Ned’s younger son sees how Robert’s kids are made when he catches Cersei Lannister being rodgered by her brother Jaime. He pushes the boy from his high viewpoint, leaving him out of action. Jaime is already seen as a villainous character, his moniker is: “King Slayer”, because he stabbed the last man on the throne in the back, paving the way for a change in family at the helm.

More acts of betrayal follow as the Lannisters don’t want Baratheon to realise his kids are really his brother in law’s children, made with his own wife.

The focus of the main throne in Westeros is only one claim. Further afield in Esso, Daenerys Targaryen (Emilia Clarke), daughter of the murdered true king, is being used as a possession by her abusive brother to unite with the Dothraki tribe.

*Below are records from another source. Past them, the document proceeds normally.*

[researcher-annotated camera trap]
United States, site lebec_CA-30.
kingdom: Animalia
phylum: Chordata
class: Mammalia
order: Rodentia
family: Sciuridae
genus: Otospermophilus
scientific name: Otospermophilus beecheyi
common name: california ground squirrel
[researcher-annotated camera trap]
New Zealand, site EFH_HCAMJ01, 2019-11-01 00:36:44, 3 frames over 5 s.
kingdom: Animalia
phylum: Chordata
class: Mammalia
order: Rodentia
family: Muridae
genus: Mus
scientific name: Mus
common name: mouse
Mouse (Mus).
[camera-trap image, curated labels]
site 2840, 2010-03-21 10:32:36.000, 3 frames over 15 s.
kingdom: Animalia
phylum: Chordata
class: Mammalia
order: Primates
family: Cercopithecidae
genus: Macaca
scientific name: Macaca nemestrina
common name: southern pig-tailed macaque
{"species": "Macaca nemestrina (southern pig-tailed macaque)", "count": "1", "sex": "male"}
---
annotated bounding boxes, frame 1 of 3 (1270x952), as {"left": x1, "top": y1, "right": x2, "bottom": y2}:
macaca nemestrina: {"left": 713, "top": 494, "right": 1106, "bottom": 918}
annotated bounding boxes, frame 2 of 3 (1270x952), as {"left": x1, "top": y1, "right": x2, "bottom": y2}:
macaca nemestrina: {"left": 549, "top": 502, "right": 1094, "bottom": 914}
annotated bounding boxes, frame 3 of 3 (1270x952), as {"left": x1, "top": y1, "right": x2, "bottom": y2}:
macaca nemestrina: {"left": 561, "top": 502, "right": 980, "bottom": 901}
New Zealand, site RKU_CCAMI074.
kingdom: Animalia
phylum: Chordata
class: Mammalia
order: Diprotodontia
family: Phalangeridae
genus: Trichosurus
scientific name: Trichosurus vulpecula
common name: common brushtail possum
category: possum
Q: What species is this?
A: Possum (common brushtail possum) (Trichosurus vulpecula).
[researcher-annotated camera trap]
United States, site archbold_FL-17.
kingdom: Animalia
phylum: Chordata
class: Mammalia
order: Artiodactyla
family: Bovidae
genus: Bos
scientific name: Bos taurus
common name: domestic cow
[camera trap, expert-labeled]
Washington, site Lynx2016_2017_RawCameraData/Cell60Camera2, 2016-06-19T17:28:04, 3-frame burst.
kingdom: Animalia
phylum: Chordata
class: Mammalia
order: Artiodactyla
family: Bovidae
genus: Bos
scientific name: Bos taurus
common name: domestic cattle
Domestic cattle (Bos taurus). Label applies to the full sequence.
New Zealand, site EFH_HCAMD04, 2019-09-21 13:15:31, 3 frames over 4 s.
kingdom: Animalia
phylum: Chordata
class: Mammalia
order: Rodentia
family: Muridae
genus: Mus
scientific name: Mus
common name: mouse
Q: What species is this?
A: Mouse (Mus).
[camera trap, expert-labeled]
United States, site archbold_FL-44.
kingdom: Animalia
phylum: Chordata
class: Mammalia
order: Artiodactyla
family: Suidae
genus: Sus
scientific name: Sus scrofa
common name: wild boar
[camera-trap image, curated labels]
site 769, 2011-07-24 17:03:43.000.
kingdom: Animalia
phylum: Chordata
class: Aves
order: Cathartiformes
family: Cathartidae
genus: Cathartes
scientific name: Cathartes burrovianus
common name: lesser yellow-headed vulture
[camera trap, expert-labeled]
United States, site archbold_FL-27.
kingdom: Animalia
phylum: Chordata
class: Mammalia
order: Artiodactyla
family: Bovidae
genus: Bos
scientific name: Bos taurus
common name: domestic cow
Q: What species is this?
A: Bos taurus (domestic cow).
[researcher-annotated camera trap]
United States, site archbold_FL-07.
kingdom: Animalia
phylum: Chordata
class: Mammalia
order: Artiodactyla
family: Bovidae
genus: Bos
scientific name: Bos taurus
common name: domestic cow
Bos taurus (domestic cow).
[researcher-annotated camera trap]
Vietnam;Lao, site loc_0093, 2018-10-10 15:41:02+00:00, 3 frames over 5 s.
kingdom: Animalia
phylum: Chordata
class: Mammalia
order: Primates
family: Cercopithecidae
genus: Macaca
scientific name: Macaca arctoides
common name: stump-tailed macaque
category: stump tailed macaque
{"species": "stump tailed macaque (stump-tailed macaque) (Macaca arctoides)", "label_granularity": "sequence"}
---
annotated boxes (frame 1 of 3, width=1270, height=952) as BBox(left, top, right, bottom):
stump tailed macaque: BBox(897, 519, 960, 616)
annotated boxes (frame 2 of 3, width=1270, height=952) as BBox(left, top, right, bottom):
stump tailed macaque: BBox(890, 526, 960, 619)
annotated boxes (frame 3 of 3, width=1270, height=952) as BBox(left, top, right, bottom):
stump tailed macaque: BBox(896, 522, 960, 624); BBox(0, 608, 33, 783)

She’s from line of people that used dragons but they’re extinct . . . except for three eggs she receives as a wedding gift. Imagine if she had the ability to give them life…

The most popular character has to be Peter Dinklage’s Imp, or to use his proper name: Tyrion Lannister. A “half-man” that is a blight on the Lannister family name. Better known for whoring and drinking, two acts he does very well. But his lack of height and apparent carefree personality act as good cover for his higher intelligence.

Speaking of shamed family members, we have Jon Snow, bastard of Ned Stark. Having been raised by the Starks he joins the Night’s Watch. They are impartial protectors at the Northern Wall. What they’re protecting the lands from isn’t instantly clear in season one.

Neither are a lot of other key aspects. And some characters that you will loath here (Sansa Stark) develop in later years. With the benefit of hindsight, it’s hard to see how season one got such a free pass. To delve any deeper would give away too many reveals, so a pause for now.

If you find it slow going, stick with it. Things get much better in season two and are far less predictable.